洪文笑着夸奖道:“对,雪后天寒路滑,百姓行走艰难,万一生病受伤就要吃药,不光痛,而且还要花银子呀。如果把银子拿去买药了,他们就不能买吃的穿的了。”
五皇子若有所思,从腰间小荷包里翻出来两个小毛笔模样的银锞子,托在肉乎乎的掌心内递过来,“给他们买吃的。”
洪文狠狠揉了揉他的小脸儿,“真乖,但有句话叫授人以鱼不如授人以渔,殿下可知道?”
五皇子明年才开蒙,这些日子刚读到《千字文》,听了这话就呆呆摇头。
就听三皇子慢悠悠道:“这话的意思是说,你直接给人送鱼总有吃完的一天,到那时还要饿死,便是治标不治本。最要紧的还是教导人打鱼的法子,有一技之长,日后自然吃饱穿暖。所以父皇一直在各地修筑工事,又派人教导农桑,而非单纯的施舍救济。”
“殿下真棒!”洪文就鼓掌,角落里几个洒扫的宫人见状也跟着喝彩,哄得三皇子小脸儿红扑扑。

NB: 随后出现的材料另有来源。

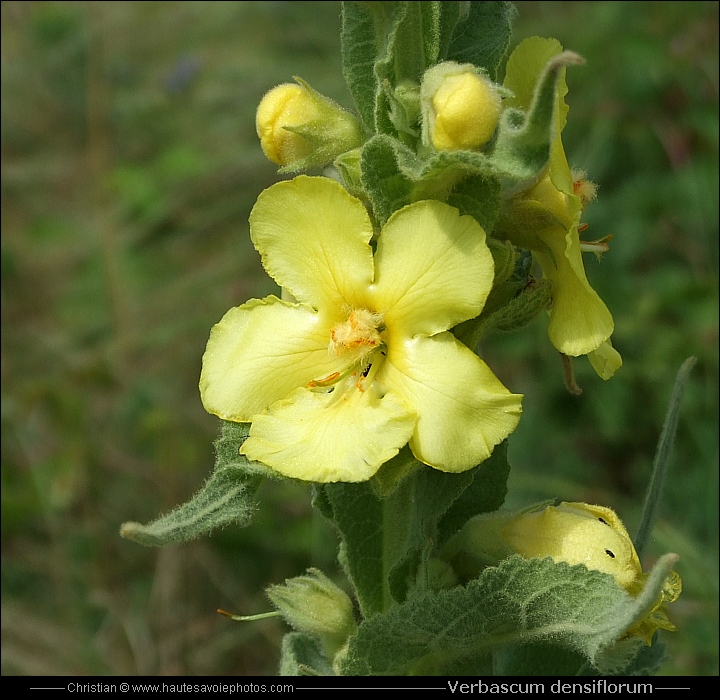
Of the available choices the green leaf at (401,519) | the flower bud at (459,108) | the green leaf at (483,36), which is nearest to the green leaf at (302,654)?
the green leaf at (401,519)

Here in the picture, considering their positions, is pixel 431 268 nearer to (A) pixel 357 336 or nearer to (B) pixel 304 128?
(A) pixel 357 336

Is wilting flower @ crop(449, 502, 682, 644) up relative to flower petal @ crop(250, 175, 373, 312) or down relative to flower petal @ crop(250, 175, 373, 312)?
down

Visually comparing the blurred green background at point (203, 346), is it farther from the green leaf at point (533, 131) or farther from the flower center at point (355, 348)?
the green leaf at point (533, 131)

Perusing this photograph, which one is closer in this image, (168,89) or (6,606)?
(6,606)

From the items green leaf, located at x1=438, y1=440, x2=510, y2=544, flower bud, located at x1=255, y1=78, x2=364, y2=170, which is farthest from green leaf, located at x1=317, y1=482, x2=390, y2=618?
flower bud, located at x1=255, y1=78, x2=364, y2=170

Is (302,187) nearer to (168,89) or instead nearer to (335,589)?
(335,589)

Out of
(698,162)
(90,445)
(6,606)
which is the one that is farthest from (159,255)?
(698,162)

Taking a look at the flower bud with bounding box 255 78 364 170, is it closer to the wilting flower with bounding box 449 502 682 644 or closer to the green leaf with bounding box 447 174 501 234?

“这算什么!”他骄傲地仰起头,像一只得意的小公鸡,“好多年前我就知道了。”
洪文心道还好多年前,你今年才几岁?
“三哥好厉害呀,”五皇子满脸崇拜,随后又皱着小眉头追问,“那要是没有鱼呢?”
三皇子就道:“笨蛋,只是打比方啦,没有鱼就种地,不能种地就打猎,再不然织布、经商,一通百通。”
五皇子哦了声,“什么是打猎,什么是一通百通?”
三皇子突然有点头痛,“呃,等你长大就知道了。”
五皇子煞有其事地叹了口气,托着下巴道:“好想长大呀。”
三皇子严肃道:“小孩子不可以叹气。”
“那三哥平时就经常叹气呀。”五皇子认真道。
三皇子哑然,眼角的余光瞥见正憋笑的洪文,不由有些窘迫,“那是因为,那是因为我已经是大人了!大人当然可以叹气!”
五皇子就掰着手指头数,“大人可以不用拉勾,还可以叹气,哇,长大真好啊!”
为什么小孩子就有那么多的不可以?
见状,三皇子干脆道:“我来教你写字好了。”
说着,也不叫人拿笔墨纸砚,就低头去找树枝。
白先生曾说过他年轻时常常在雨雪后诗兴大发,就地蘸取雨水或在雪地上写字,听来十分风雅,他早就想效仿一回。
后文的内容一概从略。